After the verdict, Meeks put her head in her hands.
“This is a proud day for justice in the military,” defense attorney Michael E. Tigar said. “Major Debra Meeks had the courage to refuse to accept an offer to plead guilty to something she did not do.”
The military had offered her a plea bargain for which she could have pleaded guilty to an assault charge. Instead, she chose to fight, risking the loss of her pension and other benefits.
With tears in her eyes as she emerged from the courthouse, Meeks said, “I’m just glad this nightmare is over. My dog is at home and I’d really like to go home to my dog.”
The prosecution’s key witness in the court-martial, Pamela Dillard, testified that she had an intense two-year relationship with Meeks, 41, that included oral sex, and that Meeks sent her cards and letters about their affair.

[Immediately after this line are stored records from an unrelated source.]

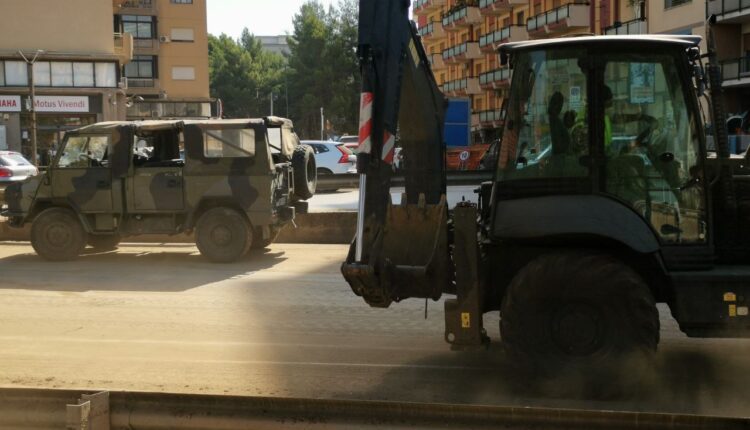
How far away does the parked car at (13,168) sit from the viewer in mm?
29422

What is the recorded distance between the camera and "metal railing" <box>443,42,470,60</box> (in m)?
68.6

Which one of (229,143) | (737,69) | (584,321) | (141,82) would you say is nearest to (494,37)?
(737,69)

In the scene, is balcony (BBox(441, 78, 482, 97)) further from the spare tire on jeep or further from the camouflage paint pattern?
the camouflage paint pattern

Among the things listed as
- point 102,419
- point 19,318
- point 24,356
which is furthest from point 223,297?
point 102,419

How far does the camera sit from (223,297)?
1049 centimetres

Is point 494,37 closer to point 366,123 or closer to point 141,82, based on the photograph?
point 141,82

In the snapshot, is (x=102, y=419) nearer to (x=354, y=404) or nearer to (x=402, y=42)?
(x=354, y=404)

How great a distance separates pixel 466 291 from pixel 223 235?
7.56m

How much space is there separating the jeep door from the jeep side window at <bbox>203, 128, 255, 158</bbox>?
4.94ft

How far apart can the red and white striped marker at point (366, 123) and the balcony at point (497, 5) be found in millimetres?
54399

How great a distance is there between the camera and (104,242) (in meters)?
14.6

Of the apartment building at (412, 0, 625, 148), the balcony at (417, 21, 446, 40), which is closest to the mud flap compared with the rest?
the apartment building at (412, 0, 625, 148)

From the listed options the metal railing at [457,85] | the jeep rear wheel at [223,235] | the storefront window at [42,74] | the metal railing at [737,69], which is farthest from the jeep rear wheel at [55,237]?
the metal railing at [457,85]

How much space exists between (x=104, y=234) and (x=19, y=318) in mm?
4280
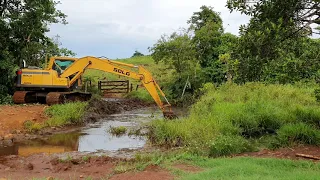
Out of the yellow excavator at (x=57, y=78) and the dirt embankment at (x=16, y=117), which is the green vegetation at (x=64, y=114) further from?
the yellow excavator at (x=57, y=78)

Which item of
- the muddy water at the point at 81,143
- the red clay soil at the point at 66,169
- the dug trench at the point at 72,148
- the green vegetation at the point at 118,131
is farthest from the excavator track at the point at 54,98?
the red clay soil at the point at 66,169

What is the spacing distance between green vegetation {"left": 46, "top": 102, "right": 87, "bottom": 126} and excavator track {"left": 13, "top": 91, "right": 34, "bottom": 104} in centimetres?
277

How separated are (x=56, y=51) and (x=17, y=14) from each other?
376cm

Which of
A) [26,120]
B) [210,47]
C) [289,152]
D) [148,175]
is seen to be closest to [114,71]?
[26,120]

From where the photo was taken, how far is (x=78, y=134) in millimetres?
15141

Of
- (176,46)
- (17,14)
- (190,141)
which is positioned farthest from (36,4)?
(190,141)

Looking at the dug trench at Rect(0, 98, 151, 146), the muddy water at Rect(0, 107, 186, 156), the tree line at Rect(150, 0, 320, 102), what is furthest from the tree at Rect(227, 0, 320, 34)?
the dug trench at Rect(0, 98, 151, 146)

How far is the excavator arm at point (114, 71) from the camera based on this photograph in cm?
1852

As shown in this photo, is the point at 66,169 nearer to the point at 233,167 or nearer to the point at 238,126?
the point at 233,167

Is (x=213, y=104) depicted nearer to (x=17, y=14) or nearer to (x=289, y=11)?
(x=289, y=11)

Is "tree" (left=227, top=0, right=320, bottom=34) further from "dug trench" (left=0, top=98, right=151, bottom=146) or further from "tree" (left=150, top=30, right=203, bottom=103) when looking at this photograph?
"tree" (left=150, top=30, right=203, bottom=103)

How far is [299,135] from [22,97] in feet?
46.4

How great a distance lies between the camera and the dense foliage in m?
20.7

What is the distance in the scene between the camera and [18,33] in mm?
21516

“Those are not the letters that a friend would send to a friend. Those were passionate letters that one lover would send to another,” said prosecutor Maj. James L. Flannery during the trial. “Sodomy? You betcha.”
Tigar, however, questioned the authenticity of the correspondence and argued that written words are not evidence that homosexual sex occurred. Tigar also argued that even if the jury believed Meeks is a homosexual but didn’t believe she committed sodomy, then it would have to acquit her.

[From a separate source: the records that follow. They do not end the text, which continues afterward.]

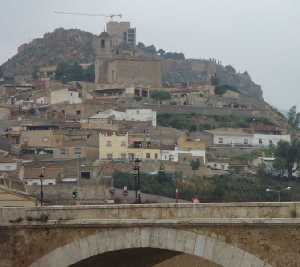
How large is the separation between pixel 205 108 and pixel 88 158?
21578 mm

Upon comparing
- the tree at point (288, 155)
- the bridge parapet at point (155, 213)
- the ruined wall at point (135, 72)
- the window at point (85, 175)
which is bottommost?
the window at point (85, 175)

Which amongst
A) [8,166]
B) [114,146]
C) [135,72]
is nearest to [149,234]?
[8,166]

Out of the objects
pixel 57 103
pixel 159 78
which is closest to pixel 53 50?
pixel 159 78

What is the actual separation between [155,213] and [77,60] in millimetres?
106658

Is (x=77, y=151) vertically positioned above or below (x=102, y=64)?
below

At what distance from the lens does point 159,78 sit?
106 m

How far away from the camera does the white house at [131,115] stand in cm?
8644

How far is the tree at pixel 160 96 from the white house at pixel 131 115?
8965 mm

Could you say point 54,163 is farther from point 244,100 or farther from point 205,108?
point 244,100

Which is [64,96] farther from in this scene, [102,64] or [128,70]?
[102,64]

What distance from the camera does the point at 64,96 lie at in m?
93.7

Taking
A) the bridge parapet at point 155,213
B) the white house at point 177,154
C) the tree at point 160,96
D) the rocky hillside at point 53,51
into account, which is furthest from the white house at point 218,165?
the bridge parapet at point 155,213

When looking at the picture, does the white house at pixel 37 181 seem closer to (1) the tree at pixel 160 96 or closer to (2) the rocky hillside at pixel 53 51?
(1) the tree at pixel 160 96

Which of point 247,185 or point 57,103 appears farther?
point 57,103
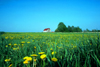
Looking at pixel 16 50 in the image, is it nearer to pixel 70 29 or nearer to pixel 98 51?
pixel 98 51

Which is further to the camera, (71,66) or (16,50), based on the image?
(16,50)

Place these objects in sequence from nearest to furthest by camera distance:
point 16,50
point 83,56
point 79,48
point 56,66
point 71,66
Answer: point 71,66
point 56,66
point 83,56
point 79,48
point 16,50

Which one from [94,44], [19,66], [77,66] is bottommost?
[19,66]

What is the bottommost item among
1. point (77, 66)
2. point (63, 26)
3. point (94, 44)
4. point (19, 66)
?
point (19, 66)

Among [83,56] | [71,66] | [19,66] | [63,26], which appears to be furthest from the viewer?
[63,26]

Under the “don’t ask, don’t tell” rule implemented in the military in 1994, homosexuals are permitted to serve as long as they don’t have sex with service members and keep their sexual orientation and conduct private.
Meeks denied the allegations. She never has publicly disclosed her sexual orientation.
Sodomy, defined under military law, is “unnatural carnal copulation with another person of the same or opposite sex.”
The jury deliberated at Lackland Air Force Base after hearing from five government witnesses. The defense did not call any witnesses.
Meeks, who was charged with conduct unbecoming an officer for allegedly threatening Dillard with a gun, could have faced as many as eight years in a military jail, discharge from the Air Force and loss of retirement benefits.
Dillard testified she and Meeks began having a sexual relationship in Virginia in 1992 and continued after Meeks transferred to Texas. Dillard said she moved to San Antonio at the request of Meeks.
Defense lawyers contended Dillard moved to establish residency to attend medical school in Texas.